=== Problem requirements ===
Collect and copy out every line of the rows below that contains the word "marking". Case counts.

=== Stored items ===
::::
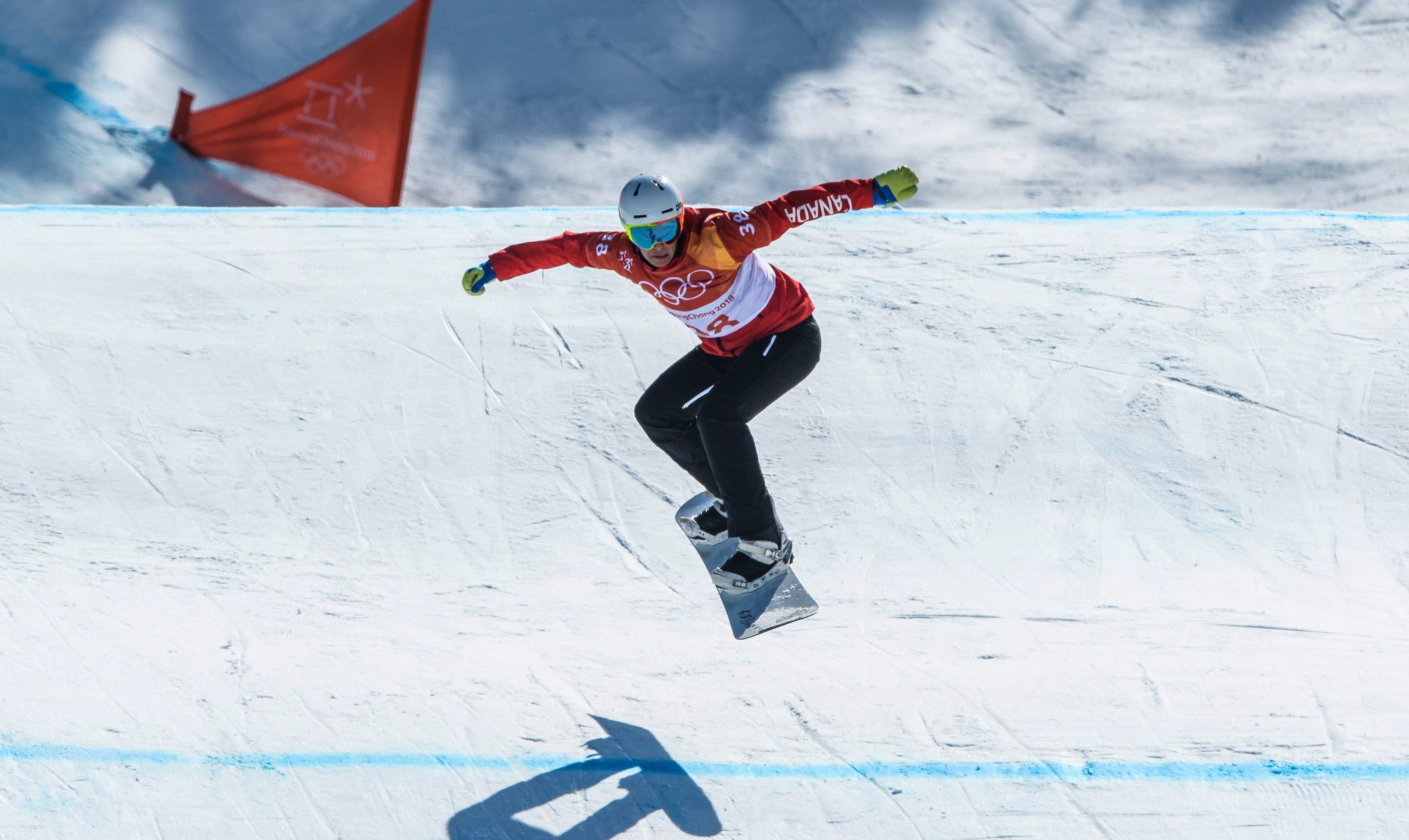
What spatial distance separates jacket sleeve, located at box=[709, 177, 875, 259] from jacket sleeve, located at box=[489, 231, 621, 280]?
1.61 feet

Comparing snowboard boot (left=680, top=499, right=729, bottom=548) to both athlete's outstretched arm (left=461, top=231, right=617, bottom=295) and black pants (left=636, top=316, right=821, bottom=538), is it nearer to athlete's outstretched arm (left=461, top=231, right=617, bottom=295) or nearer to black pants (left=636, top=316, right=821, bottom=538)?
black pants (left=636, top=316, right=821, bottom=538)

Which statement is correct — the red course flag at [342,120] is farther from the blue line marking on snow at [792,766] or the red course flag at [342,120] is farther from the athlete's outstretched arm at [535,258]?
the blue line marking on snow at [792,766]

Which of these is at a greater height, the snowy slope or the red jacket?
the snowy slope

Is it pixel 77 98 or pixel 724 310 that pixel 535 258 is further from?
pixel 77 98

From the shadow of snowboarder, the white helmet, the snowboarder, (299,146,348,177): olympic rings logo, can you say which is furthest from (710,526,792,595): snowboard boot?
(299,146,348,177): olympic rings logo

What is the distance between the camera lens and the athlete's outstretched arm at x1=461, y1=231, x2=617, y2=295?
4121 mm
::::
=== Final result ===
Which statement is correct — the red course flag at [342,120] is farther from the blue line marking on snow at [792,766] or the red course flag at [342,120] is farther from the athlete's outstretched arm at [535,258]?
the blue line marking on snow at [792,766]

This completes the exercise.